Weton dan Pernikahan

OMAHLORETAN - Dalam tradisi orang Jawa, makna weton begitu kuat dan mengakar. Tidak semua orang Jawa sebenarnya. Hanya bagi orang Jawa yang masih kental dan menjunjung tinggi tradisi Jawa. Namun, secara umum orang Jawa masih memegangnya. 

Weton sendiri bermakna perhitungan hari lahir seseorang yang digunakan sebagai patokan untuk menunjuk ramalan tertentu. Sederhananya, ada perhitungan tertentu bagi orang Jawa saat lahir dengan angka-angka tertentu. Angka itulah yang selanjutnya dijadikan patokan menentukan suatu ramalan tertentu. 

RAISA dan Hamish Daud saat prosesi pernikahan adat Jawa. (Foto: beautynesia.com) 


Weton ini hampir mirip dengan horoskop, semacam shio dalam tradisi China. Termasuk zodiak dalam tradisi modern. 

Weton terdiri atas Legi, Pahing, Pon, Wage, dan Kliwon. Masing-masing memiliki nilai angka sendiri-sendiri. Yakni, Legi 5, Pahing 9, Pon 7, Wage 4, serta Kliwon 8.

Pertanyaannya? Dari mana nilai-nilai angka itu didapatkan? Nah itu, saya tidak tahu. Angka itu diturunkan secara turun temurun melalui literatur serat, termasuk melalui foklor di daerah. 

Yang menjadi kerumitan, weton menjadi salah satu piranti penting dalam urusan relationship, khususnya jodoh dan pernikahan di lingkungan tradisi Jawa. Cocok dan tidak cocok serta langgeng dan tidak langgengnya urusan pernikahan seolah bisa ditelusuri serta diprediksi. 

Salah? Jelas tidak ada kewenangan untuk menyalahkan. Tidak baik? Jelas lebih tidak berwenang. 

Inti dari local wisdom alias buah dari kearifan lokal ini adalah setiap hal itu diputusi tidak dengan sembrono alias dangkal. Ada semacam ikhtiar pendalaman terhadap sesuatu hal. Misalnya soal pernikahan dan kecocokan berdasar weton itu. 

Yang perlu diketahui pula, leluhur kita memiliki ketajaman analisi mengamati objek real dan faktual (ilmu titen) . Baik dari kejadian, fenomena, maupun tanda-tanda alam lainnya. 

Karena itu, semacam weton atau primbon menjadi penegasan dan pengilmiahan dari pengalaman penghayatan yang dilakukan. Sehingga primbon itu seolah kian bersambut. 

Berikutnya, yang tidak kalah penting adalah soal sugesti keyakinan yang sudah melekat secara komunal.

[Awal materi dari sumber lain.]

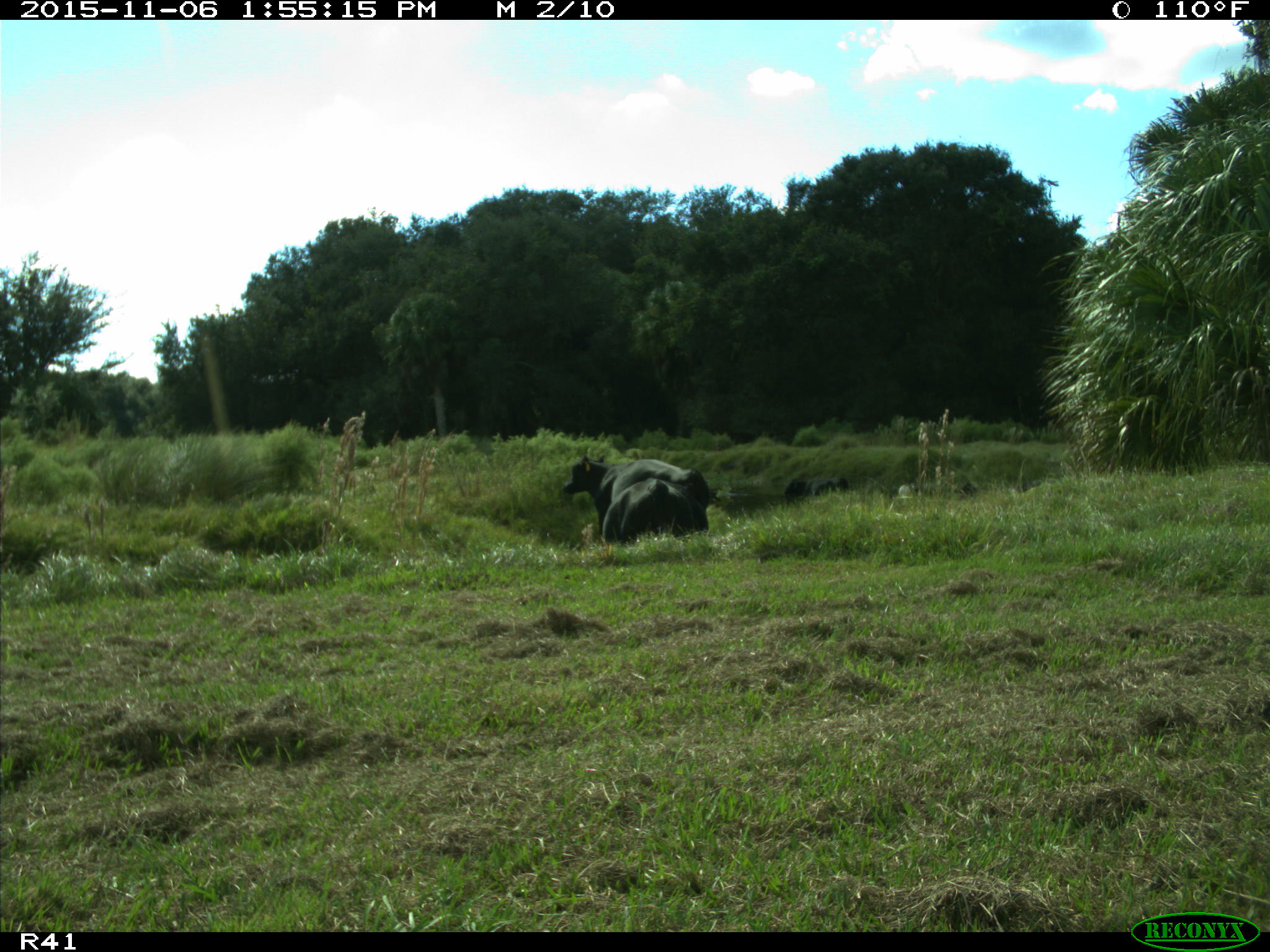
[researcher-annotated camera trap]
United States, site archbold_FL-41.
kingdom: Animalia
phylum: Chordata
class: Mammalia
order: Artiodactyla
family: Bovidae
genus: Bos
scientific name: Bos taurus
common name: domestic cow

Pengalaman dan keyakinan yang terbentuk secara berkelompok itu mendorong munculnya kesepakatan berupa doa. Sehingga berujung pada seolah yang diyakini menjadi kenyataan. 

Sehingga, weton menjadi begitu penting dalam mengiring sugesti kelompok masyarakat yang yakin akan sesuatu hal. Khususnya dalam menciptakan hubungan pernikahan yang baik maupun yang kurang baik. 

Yang jauh lebih berbahaya lagi adalah keyakinan itu ada pada sugesti orang tua. Akibatnya, ketidakikhlasan akan muncul saat keyakinan mereka tidak bersambut dengan realitas yang terjadi. 

Ketidakikhlasan dan doa yang tidak baik orang tua menjadi salah satu momok bagi pengantin dengan weton yang kurang cocok.  Inilah puncak dari kebahayaan itu. Akhirnya, di tengah realitas modern seperti saat ini, tidak ada yang salah saat kita mampu menggabungkan nilai kearifan lokal itu dengan logis alias memiliki dasar analisis kuat sendiri sebagai dasarnya. Selamat bergulat dan berikhtiar.